Avant de conclure, permettez-moi d'ajouter quelques mots sur la seconde partie du texte, qui traite de sujets plus divers, mais non moins intéressants.
D'abord, il s'agit de la reprise du mécanisme de « bouclier social », disposition adoptée par le Parlement dans la loi de financement de la sécurité sociale pour 2007, mais invalidée par le Conseil constitutionnel pour des raisons de procédure.
L'objectif, comme je l'avais d'ailleurs préconisé en mai 2003 dans un rapport au Premier ministre sur la mise en place d'un contrat d'accompagnement généralisé, est de lever un frein à l'initiative, parfois découragée par la complexité et le coût des procédures, et de permettre de légaliser un certain nombre de petites activités qui fonctionnent « au noir », faussant ainsi la concurrence avec les commerçants et les artisans qui exercent dans un cadre légal. Cette mesure mérite, à notre avis, d'être soutenue.
Ensuite, le texte reprend une proposition faite au Sénat, sur l'initiative de notre collègue Alain Gournac, visant à instituer un crédit d'impôt pour l'emploi d'un salarié à domicile au profit des ménages non imposables qui ne peuvent, par définition, bénéficier de la réduction d'impôt actuelle. Le projet de loi étend cette disposition à tous les métiers des services à la personne, c'est-à-dire aux vingt métiers recensés, en particulier concernant l'aide aux personnes âgées ou handicapées, et permet d'y avoir accès y compris lorsqu'il est fait appel à un organisme agréé, tel un centre communal d'action sociale.
Cela a paru tout à fait opportun à la commission, et je vous inviterai donc à adopter cet article, mes chers collègues.
Une troisième disposition opère la transposition en droit national de l'article 24 de la directive européenne relative aux droits des citoyens de l'Union européenne de circuler et de séjourner librement sur le territoire des États membres, qui autorise les États d'accueil à ne pas accorder de droits à une prestation d'assistance sociale aux personnes entrées sur leur territoire pour y chercher un emploi.

Lignes de données —
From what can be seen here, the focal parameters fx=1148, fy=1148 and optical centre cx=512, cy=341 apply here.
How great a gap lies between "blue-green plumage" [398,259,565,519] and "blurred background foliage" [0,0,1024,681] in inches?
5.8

* * *

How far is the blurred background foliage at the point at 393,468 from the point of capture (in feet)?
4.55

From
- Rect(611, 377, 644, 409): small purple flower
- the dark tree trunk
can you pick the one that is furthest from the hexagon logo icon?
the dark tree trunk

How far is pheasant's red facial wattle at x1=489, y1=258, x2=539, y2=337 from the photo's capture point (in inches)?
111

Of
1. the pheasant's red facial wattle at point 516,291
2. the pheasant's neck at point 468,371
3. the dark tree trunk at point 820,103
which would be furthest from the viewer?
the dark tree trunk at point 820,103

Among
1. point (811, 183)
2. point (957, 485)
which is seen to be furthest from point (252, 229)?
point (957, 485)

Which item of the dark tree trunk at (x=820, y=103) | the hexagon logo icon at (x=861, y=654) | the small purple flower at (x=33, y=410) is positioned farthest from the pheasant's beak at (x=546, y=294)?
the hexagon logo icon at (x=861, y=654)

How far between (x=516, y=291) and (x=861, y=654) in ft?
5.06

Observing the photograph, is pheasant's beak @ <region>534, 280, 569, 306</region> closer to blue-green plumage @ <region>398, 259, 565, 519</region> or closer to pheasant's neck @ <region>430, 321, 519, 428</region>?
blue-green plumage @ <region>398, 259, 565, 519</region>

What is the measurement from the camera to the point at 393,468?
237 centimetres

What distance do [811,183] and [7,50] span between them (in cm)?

==

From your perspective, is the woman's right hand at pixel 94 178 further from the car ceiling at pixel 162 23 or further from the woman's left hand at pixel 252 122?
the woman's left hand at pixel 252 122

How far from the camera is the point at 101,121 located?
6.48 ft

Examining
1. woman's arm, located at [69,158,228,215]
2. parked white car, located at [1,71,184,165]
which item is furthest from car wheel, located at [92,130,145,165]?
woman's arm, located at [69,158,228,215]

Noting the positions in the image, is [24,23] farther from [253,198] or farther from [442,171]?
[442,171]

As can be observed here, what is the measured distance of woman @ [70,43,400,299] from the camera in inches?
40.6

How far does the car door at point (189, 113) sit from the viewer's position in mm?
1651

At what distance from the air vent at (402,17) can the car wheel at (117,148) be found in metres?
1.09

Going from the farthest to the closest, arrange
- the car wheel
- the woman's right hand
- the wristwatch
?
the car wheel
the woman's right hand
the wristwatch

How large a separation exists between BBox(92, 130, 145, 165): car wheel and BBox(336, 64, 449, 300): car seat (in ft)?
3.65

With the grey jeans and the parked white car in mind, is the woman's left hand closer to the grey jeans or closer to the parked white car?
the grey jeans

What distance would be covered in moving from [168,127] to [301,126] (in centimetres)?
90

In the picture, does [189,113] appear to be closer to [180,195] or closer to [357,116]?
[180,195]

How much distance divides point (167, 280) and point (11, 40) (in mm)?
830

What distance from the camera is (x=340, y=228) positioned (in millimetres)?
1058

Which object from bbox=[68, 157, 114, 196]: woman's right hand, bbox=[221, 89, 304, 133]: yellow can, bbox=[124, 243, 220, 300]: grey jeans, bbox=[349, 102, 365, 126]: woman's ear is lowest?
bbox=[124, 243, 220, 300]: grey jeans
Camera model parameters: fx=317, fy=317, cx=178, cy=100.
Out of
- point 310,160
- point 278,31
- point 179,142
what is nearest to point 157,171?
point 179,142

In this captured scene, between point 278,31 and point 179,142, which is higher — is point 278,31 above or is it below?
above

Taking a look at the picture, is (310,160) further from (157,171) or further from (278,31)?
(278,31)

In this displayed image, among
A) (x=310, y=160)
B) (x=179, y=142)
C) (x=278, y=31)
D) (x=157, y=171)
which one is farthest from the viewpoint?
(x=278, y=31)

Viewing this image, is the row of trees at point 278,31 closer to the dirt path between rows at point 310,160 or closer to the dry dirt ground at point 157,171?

Consigne — Dans l'extrait présenté, à l'initiative de qui la proposition de crédit d'impôt pour l'emploi d'un salarié à domicile a-t-elle été faite au Sénat ? Donnez son nom, s'il vous plaît. Les lignes de données n'ont aucun lien avec l'extrait présenté.

Réponse — Alain Gournac.